## Requirement A
Please return the passage from the text on the Times Sunday report below, starting with "The Times Sunday’s" and going on through "of their information’.", copied word for word.

## Supplied text
It seems that my suspicion yesterday that the Times Sunday invented a source of information in a report about Swaziland Prime Minister Themba Dlamini’s trip to the Bahamas was well founded.
The Times Sunday’s companion newspaper the Times of Swaziland had a grovelling front page apology to the Prime Minister, the Swazi Cabinet and just about everybody else as well yesterday (29 January 2008).
The Times Sunday (27 January 2008) had reported that the Prime Minister took his pastor with him when he went on a trip to the Bahamas to collect an award for his ‘humanitarianism’. The Times Sunday reported that the Prime Minister said he personally paid the expenses for the pastor to join him on the trip. The newspaper then cited unnamed ‘sources’ saying that the cost of the pastor’s trip came from government funds.
Yesterday (29 January 2008), I queried whether we could believe the newspaper because it based its information on ‘sources’ which it did not name. I wrote, ‘it is very difficult to believe newspapers when they do not reveal the source of their information’.

## Requirement B
Retype the lines of the records below, starting with the line with "segment 'esophagus'" and going on through the line with "heart? (SVG masks)", with both of those lines included and the pictures left out.

## Supplied material
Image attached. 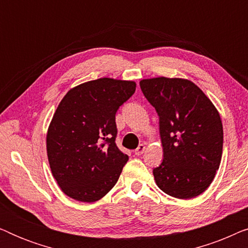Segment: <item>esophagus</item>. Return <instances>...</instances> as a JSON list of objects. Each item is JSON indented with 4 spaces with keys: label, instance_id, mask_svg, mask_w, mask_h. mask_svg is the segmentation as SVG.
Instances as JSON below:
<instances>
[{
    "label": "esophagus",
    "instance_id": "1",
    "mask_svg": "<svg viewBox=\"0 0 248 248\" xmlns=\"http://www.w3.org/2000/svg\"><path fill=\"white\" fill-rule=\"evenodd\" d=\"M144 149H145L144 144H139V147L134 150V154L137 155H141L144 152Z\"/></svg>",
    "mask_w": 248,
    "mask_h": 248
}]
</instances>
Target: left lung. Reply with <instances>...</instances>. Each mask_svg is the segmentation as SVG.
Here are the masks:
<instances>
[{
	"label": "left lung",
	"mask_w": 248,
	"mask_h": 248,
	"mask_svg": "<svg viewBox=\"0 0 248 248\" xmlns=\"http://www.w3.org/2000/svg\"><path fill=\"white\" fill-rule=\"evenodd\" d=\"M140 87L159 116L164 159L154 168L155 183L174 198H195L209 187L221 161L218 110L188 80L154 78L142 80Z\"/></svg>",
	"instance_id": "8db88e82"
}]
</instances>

* * *

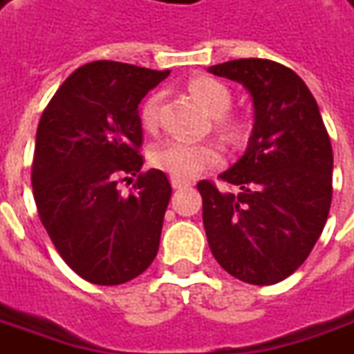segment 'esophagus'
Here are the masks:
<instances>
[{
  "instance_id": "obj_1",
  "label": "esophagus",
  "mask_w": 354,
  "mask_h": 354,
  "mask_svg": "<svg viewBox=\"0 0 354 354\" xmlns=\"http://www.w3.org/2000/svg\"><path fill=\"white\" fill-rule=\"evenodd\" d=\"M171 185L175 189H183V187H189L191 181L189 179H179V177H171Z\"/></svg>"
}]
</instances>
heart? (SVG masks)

## Result A
The Times Sunday’s companion newspaper the Times of Swaziland had a grovelling front page apology to the Prime Minister, the Swazi Cabinet and just about everybody else as well yesterday (29 January 2008).
The Times Sunday (27 January 2008) had reported that the Prime Minister took his pastor with him when he went on a trip to the Bahamas to collect an award for his ‘humanitarianism’. The Times Sunday reported that the Prime Minister said he personally paid the expenses for the pastor to join him on the trip. The newspaper then cited unnamed ‘sources’ saying that the cost of the pastor’s trip came from government funds.
Yesterday (29 January 2008), I queried whether we could believe the newspaper because it based its information on ‘sources’ which it did not name. I wrote, ‘it is very difficult to believe newspapers when they do not reveal the source of their information’.

## Result B
segment 'esophagus'
Here are the masks:
<instances>
[{
  "instance_id": "obj_1",
  "label": "esophagus",
  "mask_w": 354,
  "mask_h": 354,
  "mask_svg": "<svg viewBox=\"0 0 354 354\" xmlns=\"http://www.w3.org/2000/svg\"><path fill=\"white\" fill-rule=\"evenodd\" d=\"M171 185L175 189H183V187H189L191 181L189 179H179V177H171Z\"/></svg>"
}]
</instances>
heart? (SVG masks)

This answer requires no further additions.